Now, I could investigate these bugs, and send them in, and hopefully the product will improve, as I do for my employer. On the other hand, they refuse to hire people in my profession. So, do I document these errors? Hell no. Do I play their buggy games? Sometimes, when my frustration tolerance is high.
-Scott
Party A accuses party B of breaching contract
Party A uses this to activate penalty terms
Party B requests proof of breach from party A
Party A refuses to provide proof.
I wonder how often Valve defaults on, or quietly settles, lawsuits.
FGD 135
Insert "How's Episode 3 coming along?" comment here. Also, isn't Valve admitting bugs in VAC one of the four horses of the apocalypse?
Boredom is bliss.
When I spent a lot of time playing Starcraft 1, I liked the single-player mode as much as Battle.net multiplayer.

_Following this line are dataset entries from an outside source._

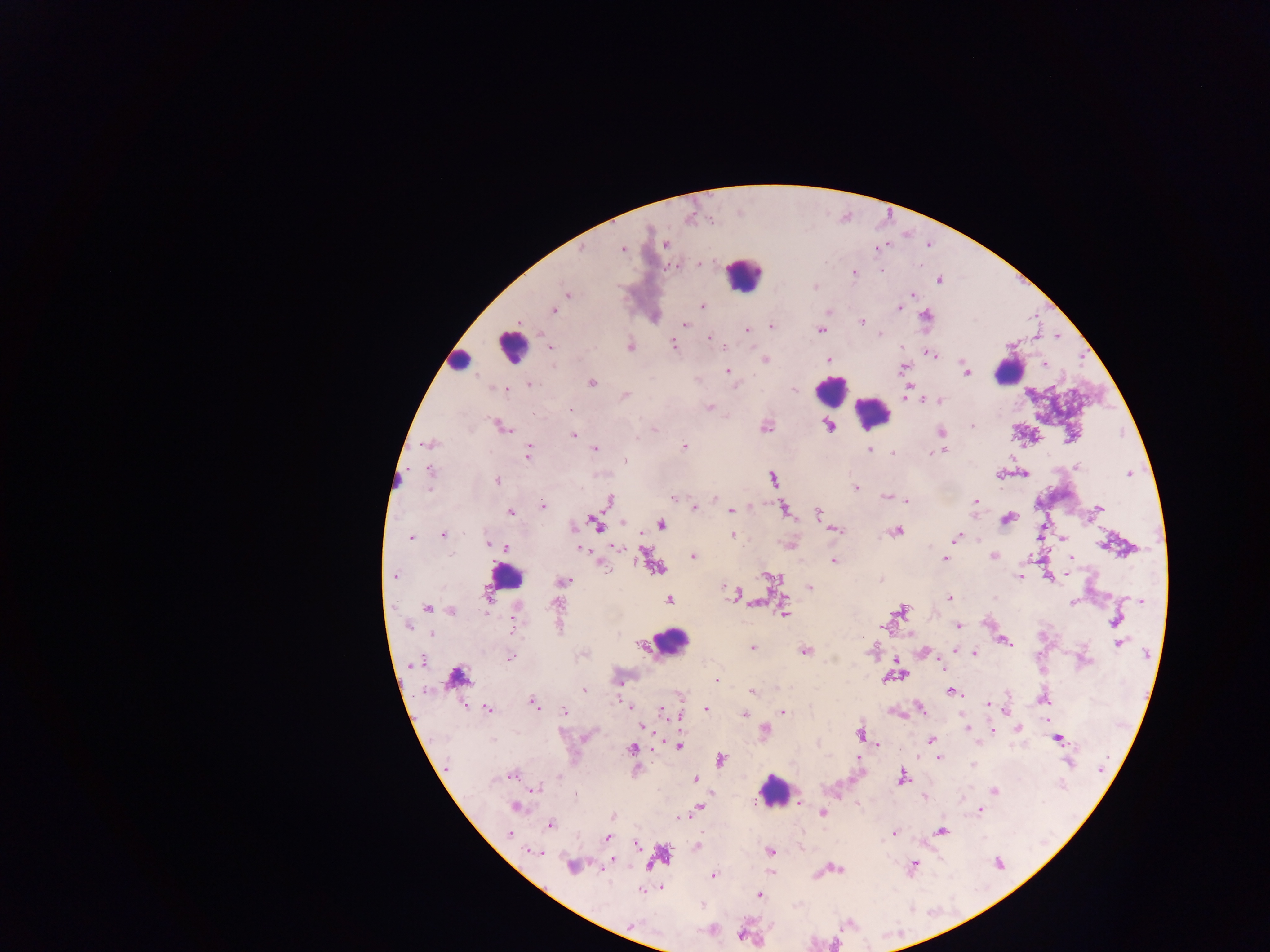
leukocyte_locations: 'approximate centers as (x, y) in pixels: (742, 274), (511, 346), (459, 360), (1009, 370), (831, 390), (873, 414), (399, 479), (504, 578), (671, 642), (773, 790)'
field_of_view: single
capture: mobile-phone photograph through a microscope
preparation: thick blood film
image_size: 1270×952 pixels
country: Ghana
malaria_parasite_locations: 'approximate centers as (x, y) in pixels: (665, 244), (621, 248), (876, 248), (582, 249), (699, 264), (673, 265), (853, 272), (938, 279), (814, 286), (567, 294), (911, 294), (701, 306), (899, 308), (553, 310), (829, 310), (654, 315), (925, 317), (861, 322), (685, 324), (771, 326), (747, 329), (821, 329), (879, 334), (1035, 336), (709, 337), (1058, 337), (672, 344), (629, 346), (550, 347), (930, 355), (828, 358), (764, 360), (1045, 364), (903, 367), (727, 370), (965, 372), (591, 382), (528, 384), (907, 389), (505, 390), (793, 391), (625, 395), (938, 399), (929, 400), (709, 407), (568, 408), (828, 424), (500, 426), (765, 426), (972, 426), (654, 428), (940, 431), (574, 435), (428, 444), (684, 448), (594, 449), (869, 450), (941, 450), (527, 451), (893, 453), (625, 462), (1078, 467), (429, 469), (1130, 472), (1023, 473), (1001, 474), (773, 479), (497, 480), (854, 487), (714, 496), (887, 496), (674, 497), (608, 501), (906, 501), (973, 502), (542, 506), (694, 508), (1099, 508), (784, 509), (730, 510), (511, 512), (818, 513), (1006, 519), (622, 522), (597, 523), (660, 524), (834, 529), (896, 531), (442, 534), (732, 534), (410, 538), (955, 538), (1061, 539), (488, 543), (789, 544), (615, 546), (580, 547), (505, 548), (692, 556), (994, 556), (945, 558), (1069, 558), (834, 560), (651, 561), (603, 565), (658, 567), (394, 575), (1067, 575), (770, 576), (1048, 576), (1021, 577), (562, 581), (724, 587), (809, 587), (733, 593), (948, 597), (1140, 599), (667, 600), (1073, 602), (752, 603), (558, 605), (427, 608), (450, 610), (899, 610), (783, 614), (1116, 620), (988, 623), (407, 625), (958, 626), (513, 628), (431, 633), (909, 633), (1004, 641), (1119, 643), (750, 647), (804, 650), (923, 651), (582, 652), (974, 653), (510, 656), (417, 661), (897, 663), (941, 666), (901, 674), (455, 677), (885, 677), (716, 679), (584, 690), (951, 691), (752, 692), (1042, 697), (987, 702), (532, 703), (630, 706), (486, 708), (705, 708), (921, 709), (661, 710), (564, 711), (783, 711), (1005, 711), (896, 712), (668, 713), (743, 714), (680, 717), (1046, 720), (641, 726), (966, 727), (1017, 727), (992, 729), (764, 731), (859, 734), (585, 737), (1058, 738), (931, 741), (978, 742), (878, 744), (678, 745), (631, 749), (939, 757), (720, 759), (859, 759), (1069, 762), (972, 765), (445, 768), (510, 774), (901, 777), (694, 779), (535, 788), (995, 790), (575, 794), (924, 797), (797, 802), (515, 806), (700, 807), (980, 810), (822, 812), (613, 816), (550, 824), (941, 831), (894, 833), (510, 834), (607, 837), (637, 844), (697, 846), (769, 851), (534, 852), (659, 857), (611, 862), (912, 864), (572, 866), (836, 868), (713, 876), (662, 886), (642, 890), (758, 894), (631, 925), (710, 930), (740, 935)'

Single-player campaigns or custom scenarios were a totally different game.
And I admit that I was bad enough that I was often challenged enough by the AI, and too rushed by good multiplayer people.
Not to mention the join-and-drop people and the extra-resource maps and assorted other little issues
I listen to both RIAA and non-RIAA stuff if I like the music, tangential business/politics nonwithstanding.
For me the biggest thing that valve did with this apology was give a DETAILED ACCOUNT OF WHAT WENT WRONG, and how it was fixed. The the L4D2 giveaway is just icing, a nice gesture.
Most companys would have flat out refused to admit it was their problem, nevermind apologise.
Well, Bart, your uncle Arthur used to have a saying: "Shoot 'em all and let God sort 'em out."